Hi, everyone.
Does anybody know how to get PEJOB (or its handle) from a given EPROCESS?
Thanks in advance,
What are your trying to accomplish?
Let’s say you had a PEJOB. It’s an opaque structure (to drivers), isn’t it?
If you want job info, you can query for it… preferably in user mode.
Peter
I need to carry some context information tied to a given JOB. Processes that belong to that JOB should have their activities tracked.
I’m assuming I can wait for a JOB to complete using KeWaitForaSingleObject since I can do the same in user-mode.
Regards,
Hmmmm… You’ve read this, right… about when Job objects are signaled:
The job object becomes signaled only if the end-of-job time limit has been reached. If the processes exit without exceeding the time limit, then the job object remains unsignaled.
Sorry… I realize that’s not answering your question.
Peter
so you are planning to use the job pointer as a key into some other data structure to find this extra context that you need to carry? If that’s the case, you should be able to use the eprocess pointer for the same if your data structure can support multiple keys referring to a single value
the trick is to determine which job each process should fall into. That’s simple in UM, but I have no idea how to do it in KM
The relevant routine is PsGetProcessJob. It’s exported, but not documented. Also note that in the presence of Windows containers and/or Desktop App Bridge, some jobs are “silos” or “server silos” and there are a bunch of routines for interacting with those - PsGetJobSilo, PsRegisterSiloMonitor, etc. - which are “documented”, in the sense there are doc pages for them, although frankly they don’t say much.
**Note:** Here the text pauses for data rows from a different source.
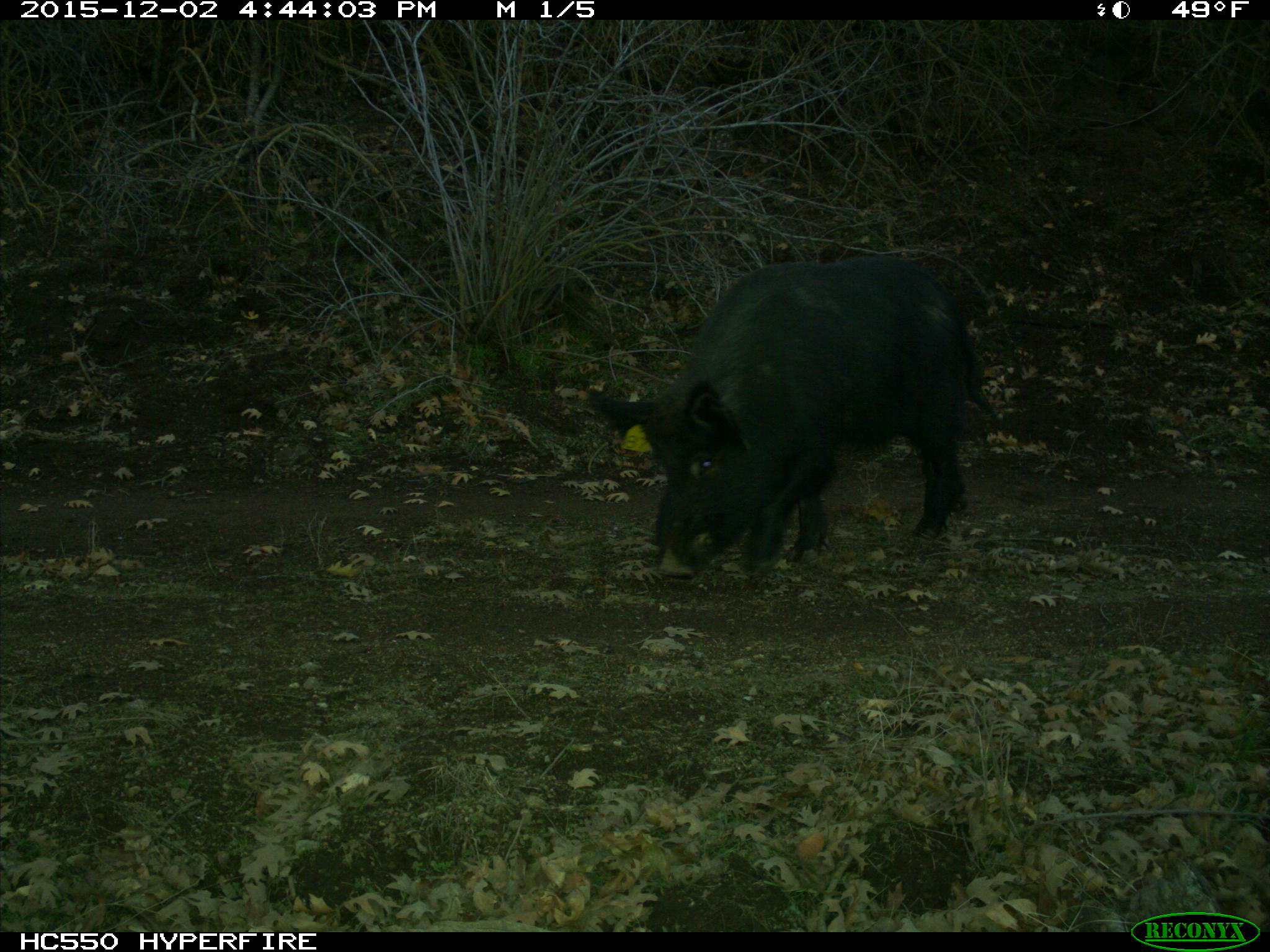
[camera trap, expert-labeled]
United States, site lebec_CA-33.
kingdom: Animalia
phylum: Chordata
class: Mammalia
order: Artiodactyla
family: Suidae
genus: Sus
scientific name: Sus scrofa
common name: wild boar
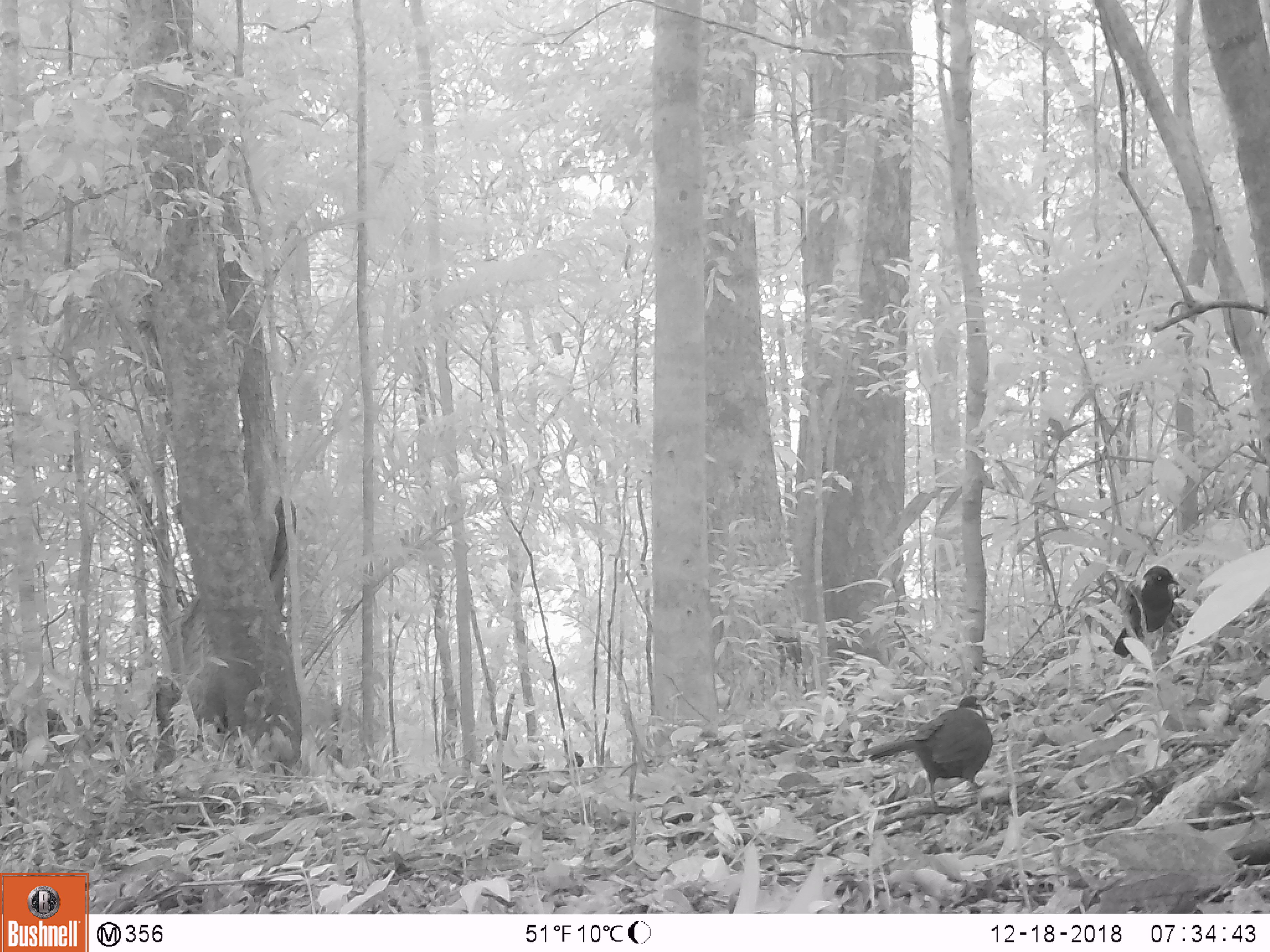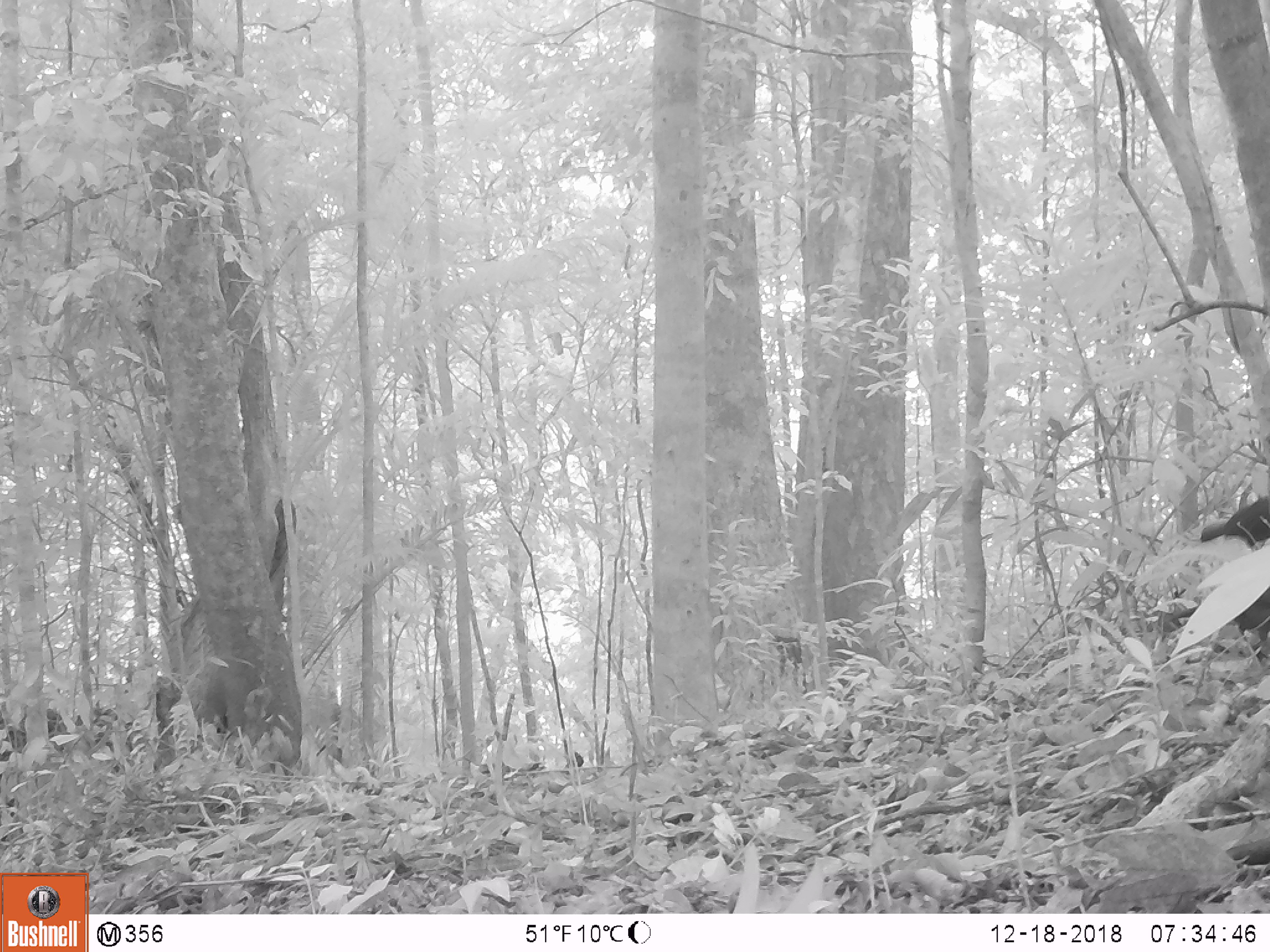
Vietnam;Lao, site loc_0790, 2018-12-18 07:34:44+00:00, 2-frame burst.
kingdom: Animalia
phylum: Chordata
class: Aves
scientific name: Aves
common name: bird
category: unidentified bird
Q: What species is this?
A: Unidentified bird (bird) (Aves).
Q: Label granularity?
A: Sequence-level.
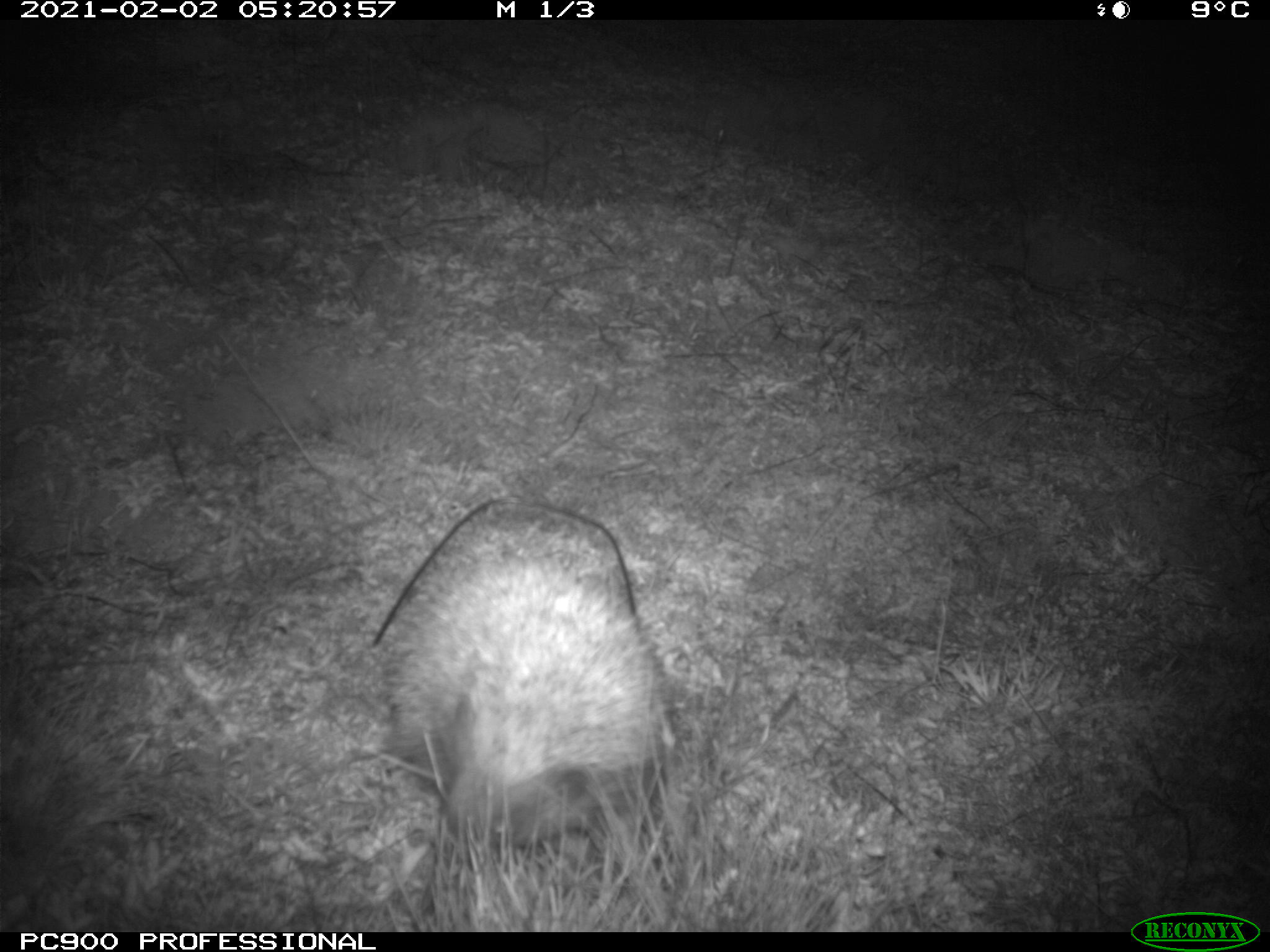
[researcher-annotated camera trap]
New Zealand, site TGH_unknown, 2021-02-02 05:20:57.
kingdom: Animalia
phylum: Chordata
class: Mammalia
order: Eulipotyphla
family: Erinaceidae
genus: Erinaceus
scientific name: Erinaceus europaeus europaeus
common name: european hedgehog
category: hedgehog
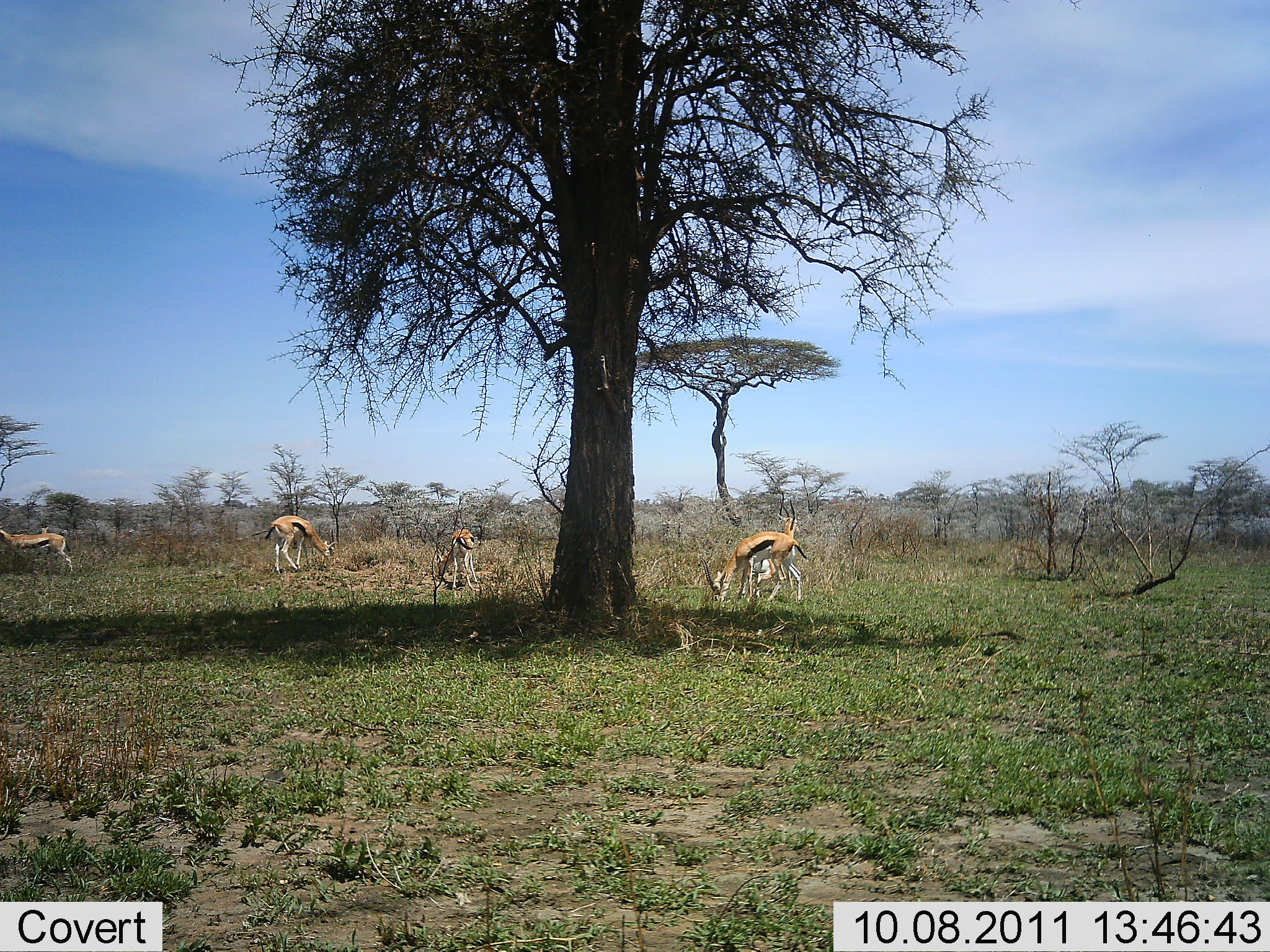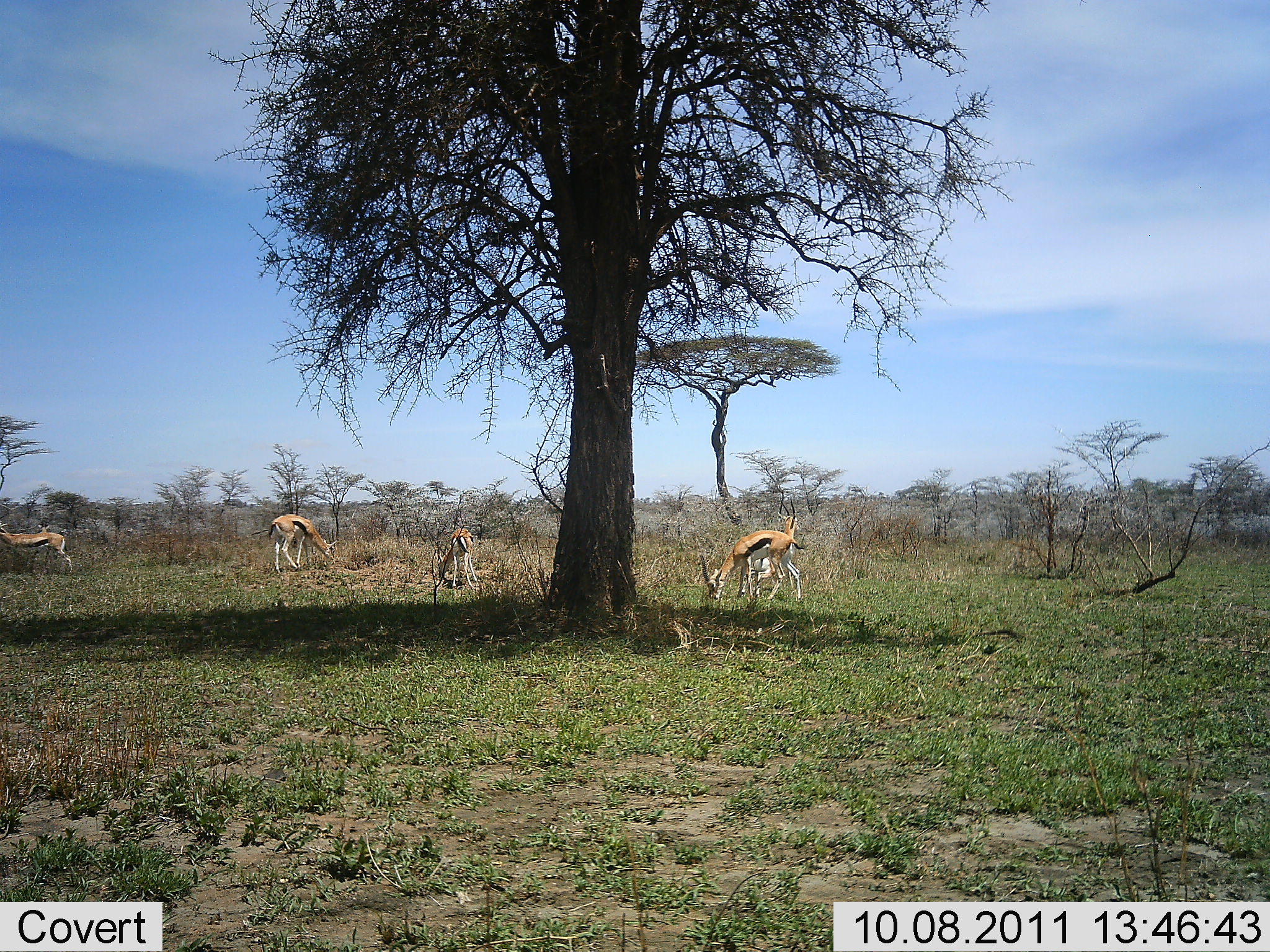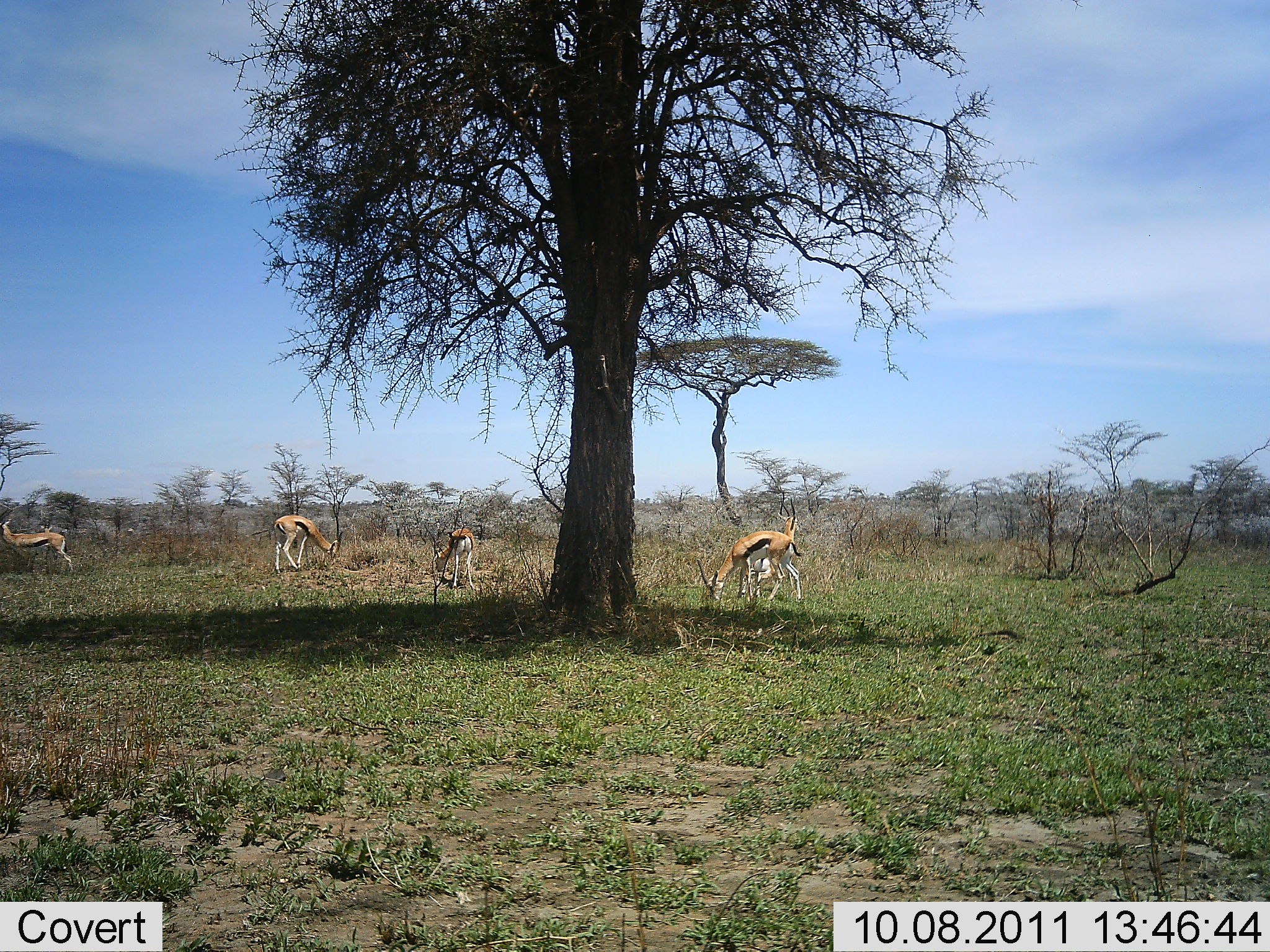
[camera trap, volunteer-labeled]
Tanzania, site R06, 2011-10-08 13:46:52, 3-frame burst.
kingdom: Animalia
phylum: Chordata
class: Mammalia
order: Artiodactyla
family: Bovidae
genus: Eudorcas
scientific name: Eudorcas thomsonii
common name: thomson's gazelle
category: gazellethomsons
Gazellethomsons (thomson's gazelle) (Eudorcas thomsonii), count 5. Behavior (volunteer vote fractions): standing 36%, resting 0%, moving 14%, interacting 0%. Young present (vote fraction): 14%. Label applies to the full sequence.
Another thing to be aware of is that often a process is created and only later assigned to a job (using AssignProcessToJobObject in user mode). That means that in the Ps callback for process creation, it may not be a member of the job yet. A common pattern is to create a child process with the initial thread suspended, call AssignProcessToJobObject and then resume the initial thread. Once the initial thread is resumed, the PsSetLoadImageNotifyRoutine notification for the process’s executable is delivered and in the context of that callback, the process will have already been assigned to the job, in that case.
In Windows 10 and higher you seemingly can “atomically” create a new process in a job by using STARTUPINFOEX with CreateProcess and passing a PROC_THREAD_ATTRIBUTE_JOB_LIST with UpdateProcThreadAttribute. However, it turns out that this actually behaves non-atomically in case of the process being the first process executing in the job - in the sense that the Ps creation callback for the process will still occur before it’s assigned to the job and only at a later point in its lifetime you’ll be able to see it’s assigned to the job.
Lastly, in Windows 8 and higher, jobs form a hierarchy and the routine above returns the most-nested job the process is assigned to - but be aware that the process may be impacted by additional parent jobs it is assigned to.